Comp 210 Lab 11: Bucket Size: The Whole Truth

There is one slight gloss-over made, when we say that C, when looking up array elements, blindly looks at the bucket where the vector starts, and offsets the same number of buckets as the array index.

Let's consider the following, where T stands for some type (int, char, float, whatever).

  T vec[100];
  int i;
  ... 
  vec[ i ];
So vec[0], ..., vec[99] are stored sequentially in memory. And, as we just saw, C actually just creates a placeholer vec which is an address of where the vector elements are stored. (Note that vec is not of type T, but instead of type "pointer to T", written T*.)

Now here's the lie: Sure enough, vec[0] is stored in the bucket pointed to by vec. Let's again suppose this happens to be bucket 3000. But where is vec[1]? Bucket 3001 sounds reasonable, except that whatever type T is, it may not fit into a single bucket! In particular, while a char happens to fit into a single bucket, an int needs four buckets! (Well, see below for nothing but the truth). So the vector vec doesn't need 1000 buckets, but instead needs 1000 * sizeof(T), where sizeof(T) is the number of buckets needed to hold a T. So where is (the first bucket of) vec[1] located, in memory? Yes, at 3000+1*sizeof(T). Similarly vec[17] begins at address vec + 17*sizeof(T).

C does all this for you, when you use []. Even were you write *(vec + 17), it would include a factor of sizeof(T), which it knows how to do since you declared vec to be a pointer-to-T.

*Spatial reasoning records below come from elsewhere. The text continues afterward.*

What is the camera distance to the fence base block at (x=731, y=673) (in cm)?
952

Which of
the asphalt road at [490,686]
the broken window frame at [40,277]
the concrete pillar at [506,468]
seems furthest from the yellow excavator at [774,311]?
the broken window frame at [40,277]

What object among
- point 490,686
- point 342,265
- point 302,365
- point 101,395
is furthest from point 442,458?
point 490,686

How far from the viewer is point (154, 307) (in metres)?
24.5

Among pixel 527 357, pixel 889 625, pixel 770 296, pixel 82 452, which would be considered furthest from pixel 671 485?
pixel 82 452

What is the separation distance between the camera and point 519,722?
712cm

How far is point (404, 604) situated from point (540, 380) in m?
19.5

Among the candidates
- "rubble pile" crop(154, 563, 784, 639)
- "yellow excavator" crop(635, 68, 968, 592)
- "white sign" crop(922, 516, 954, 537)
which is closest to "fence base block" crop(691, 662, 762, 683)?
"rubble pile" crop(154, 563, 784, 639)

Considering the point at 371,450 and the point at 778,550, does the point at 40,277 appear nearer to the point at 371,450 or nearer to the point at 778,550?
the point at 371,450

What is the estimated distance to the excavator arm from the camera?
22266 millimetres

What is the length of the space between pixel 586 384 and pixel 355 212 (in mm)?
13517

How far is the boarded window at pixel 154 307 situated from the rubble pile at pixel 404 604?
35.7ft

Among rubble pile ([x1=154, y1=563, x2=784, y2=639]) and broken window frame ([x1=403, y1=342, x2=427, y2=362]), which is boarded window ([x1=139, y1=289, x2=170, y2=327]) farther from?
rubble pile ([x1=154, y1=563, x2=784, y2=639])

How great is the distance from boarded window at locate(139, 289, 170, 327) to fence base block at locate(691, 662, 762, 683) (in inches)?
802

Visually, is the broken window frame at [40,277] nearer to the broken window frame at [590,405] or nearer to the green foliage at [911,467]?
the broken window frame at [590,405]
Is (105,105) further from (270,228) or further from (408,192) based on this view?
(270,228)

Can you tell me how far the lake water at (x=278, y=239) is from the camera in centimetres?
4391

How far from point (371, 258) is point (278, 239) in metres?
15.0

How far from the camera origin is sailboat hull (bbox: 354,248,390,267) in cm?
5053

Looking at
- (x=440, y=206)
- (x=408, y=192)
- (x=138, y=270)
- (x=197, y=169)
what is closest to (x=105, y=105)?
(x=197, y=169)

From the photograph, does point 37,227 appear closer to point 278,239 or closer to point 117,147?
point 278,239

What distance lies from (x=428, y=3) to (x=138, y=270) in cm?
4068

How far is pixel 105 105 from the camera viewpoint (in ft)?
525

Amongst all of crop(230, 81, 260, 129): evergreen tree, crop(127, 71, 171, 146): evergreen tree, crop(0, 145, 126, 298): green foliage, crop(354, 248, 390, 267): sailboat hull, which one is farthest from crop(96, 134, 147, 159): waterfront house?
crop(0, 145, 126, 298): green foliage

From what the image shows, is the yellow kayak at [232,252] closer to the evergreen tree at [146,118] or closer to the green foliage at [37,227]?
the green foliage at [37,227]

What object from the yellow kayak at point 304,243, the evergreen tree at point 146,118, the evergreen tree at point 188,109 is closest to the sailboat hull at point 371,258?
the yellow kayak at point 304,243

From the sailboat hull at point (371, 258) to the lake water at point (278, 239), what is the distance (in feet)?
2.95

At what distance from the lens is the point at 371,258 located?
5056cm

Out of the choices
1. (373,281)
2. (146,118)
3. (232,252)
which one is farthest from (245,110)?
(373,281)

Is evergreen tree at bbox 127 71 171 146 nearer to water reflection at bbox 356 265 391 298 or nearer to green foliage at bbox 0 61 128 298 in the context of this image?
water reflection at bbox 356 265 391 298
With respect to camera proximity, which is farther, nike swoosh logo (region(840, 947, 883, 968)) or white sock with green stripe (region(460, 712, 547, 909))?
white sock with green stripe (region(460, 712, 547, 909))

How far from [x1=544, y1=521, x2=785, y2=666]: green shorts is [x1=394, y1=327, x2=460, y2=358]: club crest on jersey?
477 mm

Do not do pointer arithmetic yourself. If you want to refer to vec[17], then write that, even though yes yes yes C lets you get away with writing raw pointer arithmetic as shown above. But doing the pointer arithmetic yourself opens the door for trouble, as well as making the code less readable. Nor are you likely to gain any significant run-time efficiency: g++ already calculates addresses efficiently.

One final note, on the size of int: saying that a single int occupies four buckets is true on the Sparc machines in Ryon. But It might vary on different machines, and might change over time. Ten years ago, int fit in two bytes--er, buckets. The size of int, etc, is not part of the official C language.